Ebü’l-Cahhâf (Ebû Abdillâh) Rü’be b. Abdillâh el-Accâc b. Rü’be b. Lebîd et-Temîmî es-Sa‘dî (ö. 145/762)

Arap recez şiirinin en büyük temsilcisi kabul edilen şair.

Müellif:

65 (685) yılında doğdu. Rü’be adındaki üç şairden (Âmidî, s. 121) biri olup Temîm kabilesinde ilim ve edebiyatta ün yapmış bir aileye mensuptur. Amcası Abbas b. Rü’be şiir ve ahbâr rivayetiyle nesep ilminde, babası Accâc recez şiirinde Temîm’in önde gelen simalarındandır. Baba ve oğul Accâcân diye anılır. Annesinin ölümü üzerine babasının evlendiği Akreb adındaki üvey annesinden çok sayıda kardeşi oldu. Gençliğinde babasının develerini otlatan Rü’be’nin üvey annesiyle ve buna bağlı olarak babasıyla olan bozuk ilişkileri şiirlerine yansımıştır. Bunun sebebi, babasına ait develerin üvey annesi tarafından kendi çocukları arasında bölüştürülmüş olmasıdır (Gānim Cevâd Rızâ, s. 31-33). Hayatının büyük bir kısmını çölde geçiren Rü’be’nin küçük yaşta şiir yeteneği ortaya çıkınca babası onu Halife Velîd b. Abdülmelik’in yanına götürdü. 97 (716) yılında Halife Süleyman b. Abdülmelik’in, Cerîr b. Atıyye ve Ferazdak’ın da iştirak ettiği hac yolculuğuna katıldı. Muhtemelen bu olay onun bir övgü şairi olarak kariyerinin başlangıcı olmuştur. Daha sonra doğu bölgelerine, Horasan, Kirman ve Sind’e bir methiye şairi veya bir asker, hatta bir tâcir olarak seyahatler yaptı. Hayatının sonraki dönemlerinde Basra’ya yerleşen Rü’be, Irak valilerinin hizmetine girdi, onları urcûzeleriyle övdü. Başta Emevî halifelerinden Hişâm b. Abdülmelik, Velîd b. Yezîd ve Mervân b. Muhammed olmak üzere kumandan, vali, kadı gibi pek çok Emevî devlet adamına methiyeler yazdı. Onun özellikle Mesleme b. Abdülmelik’i öven şiirlerinde Ezd kabilesine ve bütün Güney Arapları’na karşı aşırı bir taassup içine girdiği görülmektedir. Saltanatın Abbâsîler’in eline geçmesi üzerine Rü’be öldürüleceği korkusuna kapılınca Ebû Müslim-i Horasânî onun bu korkularını gidermeye çalıştı (Ebü’l-Ferec el-İsfahânî, XX, 362). İlk Abbâsî halifesi Ebü’l-Abbas es-Seffâh da ona iyi davrandı, Rü’be halifeyi 400 beyte varan bir urcûzesiyle övdü. Daha sonra da Abbâsî halifelerine ve hânedanın ileri gelenlerine methiyeler yazdı. Bu sırada Basra’da oturmakta olan Rü’be, Hz. Hasan’ın torunu İbrâhim b. Abdullah’ın Halife Mansûr’a karşı ayaklanması esnasında ayaklanmanın olumsuzluklarından kurtulmak amacıyla çöle gitti ve çok geçmeden orada vefat etti.

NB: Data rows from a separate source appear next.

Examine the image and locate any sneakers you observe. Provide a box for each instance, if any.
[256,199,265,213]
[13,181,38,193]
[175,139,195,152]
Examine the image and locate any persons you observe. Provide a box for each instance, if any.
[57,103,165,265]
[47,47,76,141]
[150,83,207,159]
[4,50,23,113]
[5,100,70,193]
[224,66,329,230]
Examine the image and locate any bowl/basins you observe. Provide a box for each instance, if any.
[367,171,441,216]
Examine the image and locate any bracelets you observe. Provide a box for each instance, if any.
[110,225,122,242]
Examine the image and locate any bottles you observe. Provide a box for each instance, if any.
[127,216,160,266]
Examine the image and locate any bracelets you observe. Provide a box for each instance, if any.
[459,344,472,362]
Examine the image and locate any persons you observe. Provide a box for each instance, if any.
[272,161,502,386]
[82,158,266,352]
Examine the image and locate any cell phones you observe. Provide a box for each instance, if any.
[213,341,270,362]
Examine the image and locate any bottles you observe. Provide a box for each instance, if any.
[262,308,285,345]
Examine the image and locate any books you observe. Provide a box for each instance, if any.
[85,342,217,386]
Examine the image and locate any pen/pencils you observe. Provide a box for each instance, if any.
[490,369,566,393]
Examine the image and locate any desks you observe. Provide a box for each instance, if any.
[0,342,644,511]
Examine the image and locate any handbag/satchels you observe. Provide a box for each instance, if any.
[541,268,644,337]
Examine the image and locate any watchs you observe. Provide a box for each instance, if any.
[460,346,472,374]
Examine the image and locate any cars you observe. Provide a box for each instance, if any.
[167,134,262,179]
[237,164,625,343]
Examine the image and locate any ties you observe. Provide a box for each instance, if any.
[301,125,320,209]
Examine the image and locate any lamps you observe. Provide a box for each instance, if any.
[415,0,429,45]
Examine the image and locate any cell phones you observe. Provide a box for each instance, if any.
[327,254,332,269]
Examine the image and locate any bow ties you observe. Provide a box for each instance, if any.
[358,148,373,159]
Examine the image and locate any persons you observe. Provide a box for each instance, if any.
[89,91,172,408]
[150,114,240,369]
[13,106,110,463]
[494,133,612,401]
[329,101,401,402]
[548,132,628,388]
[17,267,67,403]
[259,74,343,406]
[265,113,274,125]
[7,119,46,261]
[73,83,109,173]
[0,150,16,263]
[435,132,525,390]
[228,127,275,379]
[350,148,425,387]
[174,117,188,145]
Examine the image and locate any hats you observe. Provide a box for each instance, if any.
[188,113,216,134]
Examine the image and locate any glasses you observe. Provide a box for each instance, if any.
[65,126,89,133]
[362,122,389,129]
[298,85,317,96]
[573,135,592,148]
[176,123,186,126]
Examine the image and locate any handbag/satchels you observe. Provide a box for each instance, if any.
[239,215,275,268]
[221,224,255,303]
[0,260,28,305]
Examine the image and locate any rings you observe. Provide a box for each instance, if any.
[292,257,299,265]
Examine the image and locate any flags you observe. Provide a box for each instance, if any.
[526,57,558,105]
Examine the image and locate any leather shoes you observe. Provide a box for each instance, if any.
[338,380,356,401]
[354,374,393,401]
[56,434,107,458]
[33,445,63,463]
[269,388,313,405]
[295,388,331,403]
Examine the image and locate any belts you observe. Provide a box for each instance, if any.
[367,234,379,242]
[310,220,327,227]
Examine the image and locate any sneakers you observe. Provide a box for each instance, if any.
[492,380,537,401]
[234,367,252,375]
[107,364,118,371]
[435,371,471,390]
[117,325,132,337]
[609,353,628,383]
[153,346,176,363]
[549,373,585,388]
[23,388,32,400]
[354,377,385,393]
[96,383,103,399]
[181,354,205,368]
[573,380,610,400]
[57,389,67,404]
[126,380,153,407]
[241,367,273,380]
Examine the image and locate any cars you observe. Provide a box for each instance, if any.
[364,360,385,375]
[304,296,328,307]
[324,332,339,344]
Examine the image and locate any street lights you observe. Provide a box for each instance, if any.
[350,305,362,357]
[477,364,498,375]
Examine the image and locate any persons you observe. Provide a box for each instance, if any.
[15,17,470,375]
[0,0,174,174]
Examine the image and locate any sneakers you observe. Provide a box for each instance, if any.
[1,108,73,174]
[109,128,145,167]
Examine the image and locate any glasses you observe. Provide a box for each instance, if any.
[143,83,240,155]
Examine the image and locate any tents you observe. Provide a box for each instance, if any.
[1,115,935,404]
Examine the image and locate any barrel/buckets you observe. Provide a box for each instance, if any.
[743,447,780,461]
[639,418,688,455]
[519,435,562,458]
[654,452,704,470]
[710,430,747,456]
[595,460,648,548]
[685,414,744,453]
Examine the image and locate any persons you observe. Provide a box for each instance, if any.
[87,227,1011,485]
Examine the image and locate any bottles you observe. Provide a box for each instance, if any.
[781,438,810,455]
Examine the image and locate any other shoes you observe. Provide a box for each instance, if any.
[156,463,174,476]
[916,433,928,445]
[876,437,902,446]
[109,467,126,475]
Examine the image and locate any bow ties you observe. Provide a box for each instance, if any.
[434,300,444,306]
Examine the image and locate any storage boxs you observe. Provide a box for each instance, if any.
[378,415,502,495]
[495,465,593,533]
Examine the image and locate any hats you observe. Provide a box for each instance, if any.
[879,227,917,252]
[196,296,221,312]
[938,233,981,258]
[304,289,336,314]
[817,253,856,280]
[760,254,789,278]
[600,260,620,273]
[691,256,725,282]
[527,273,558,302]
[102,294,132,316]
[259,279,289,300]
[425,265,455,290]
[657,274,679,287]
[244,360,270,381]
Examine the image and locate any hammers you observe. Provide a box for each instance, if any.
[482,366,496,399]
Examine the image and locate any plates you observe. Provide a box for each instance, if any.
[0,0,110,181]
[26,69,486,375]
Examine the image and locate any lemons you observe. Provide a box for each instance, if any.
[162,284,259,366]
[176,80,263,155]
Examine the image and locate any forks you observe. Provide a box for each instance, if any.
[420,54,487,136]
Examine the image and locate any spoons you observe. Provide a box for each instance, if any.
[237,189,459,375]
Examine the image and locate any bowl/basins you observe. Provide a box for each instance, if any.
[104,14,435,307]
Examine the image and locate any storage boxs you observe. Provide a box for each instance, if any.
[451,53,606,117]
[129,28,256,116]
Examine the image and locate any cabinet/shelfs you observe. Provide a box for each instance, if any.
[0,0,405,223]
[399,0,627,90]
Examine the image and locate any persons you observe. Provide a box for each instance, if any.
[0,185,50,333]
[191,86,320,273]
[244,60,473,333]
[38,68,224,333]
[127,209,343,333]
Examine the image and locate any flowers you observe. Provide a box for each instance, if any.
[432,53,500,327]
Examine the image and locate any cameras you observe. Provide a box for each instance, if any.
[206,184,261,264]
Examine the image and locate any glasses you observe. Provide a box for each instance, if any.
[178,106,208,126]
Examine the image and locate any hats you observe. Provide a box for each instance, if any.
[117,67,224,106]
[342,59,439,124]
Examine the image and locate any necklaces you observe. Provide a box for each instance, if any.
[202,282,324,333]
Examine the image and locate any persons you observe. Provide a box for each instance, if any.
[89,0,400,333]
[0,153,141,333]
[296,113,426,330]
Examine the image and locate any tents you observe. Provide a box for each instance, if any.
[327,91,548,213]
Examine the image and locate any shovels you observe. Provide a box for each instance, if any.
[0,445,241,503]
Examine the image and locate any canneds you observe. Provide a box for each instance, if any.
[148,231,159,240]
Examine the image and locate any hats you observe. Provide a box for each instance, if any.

Rü’be’nin uzun şiirlerinin neredeyse tamamı recez-meştûr formundadır. Klasik methiyede görülen nesîb-rahîl-medîh biçimindeki üçlü yapı Rü’be’nin övgülerinde de büyük ölçüde korunmuştur. Rü’be, aynı zamanda çölde dili bozulmamış bedevîler arasında yetişmesi sebebiyle dil alanında da bir otoriteydi. II. (VIII.) yüzyılın başlarından itibaren Basra’da yeni kurulmaya başlanan dilciler grubu için lengüistik alanda çok önemli bir kaynak rolü oynamıştır. Zira dilciler tarafından derlenmeye çalışılan nâdir ve garîb kelimeler açısından çok zengin bir birikime sahipti. Fakat sıkça ve itinayla kullandığı bu tür kelimeler yüzünden şiirleri kavranamıyor, ancak Ebû Amr b. Alâ, Yûnus b. Habîb ve Halef el-Ahmer, Ebû Ubeyde et-Teymî gibi seçkin dilciler tarafından anlaşılabiliyordu. Rü’be, dilcilerin daha çok ilgisini çekmek amacıyla sadece garîb kelimeler kullanmakla yetinmiyor, harf ve hareke değişikliği yapmak, masdarlarda, çoğul sîgalarında ve fiil çekimlerinde farklı kullanımlarda bulunmak suretiyle şiirlerinin anlaşılmasını büsbütün güçleştiriyordu. Onun şiirlerinde her türden kural dışı kullanımı görmek mümkündür. Bu sebeple Rü’be’nin şiirleri tam bir dil metni, hatta dil muamması haline dönüşmüştür. Bunların bir kısmı babasının etkisiyle lafzî sanatlara, özellikle iştikak cinasına düşkünlüğü ve şiir zarureti gibi âmillerden kaynaklanmıştır. Şevkī Dayf’ın deyişiyle onun şiirleri muhtevadan ziyade dil açısından okunup çözülmesi ve anlaşılması gereken öğretici metinler durumundadır (el-ʿAṣrü’l-İslâmî, s. 404). Basralı âlim Halîl b. Ahmed’in Rü’be’nin cenazesinden dönüşünde söylediği, “Bugün şiiri, dili ve fesahati gömdük” sözü (Ebü’l-Ferec el-İsfahânî, XX, 370) onun şiirlerinin dil ve fesahat açısından değeriyle ilgili önemli bir değerlendirmedir. Aynı zamanda hadis râvilerinden kabul edilen Rü’be’nin şiirlerinde İslâmî ruh güçlü olup Kur’an’da yer alan bazı konular açık veya işaret yoluyla şiirlerine yansımıştır. Bazı şiirlerinde ise kişinin irade hürriyetine sahip bulunmadığı tezini savunan Cebriyye görüşünü savunmuştur. Bu konuda şair Zürrumme ile tartışmaları vardır.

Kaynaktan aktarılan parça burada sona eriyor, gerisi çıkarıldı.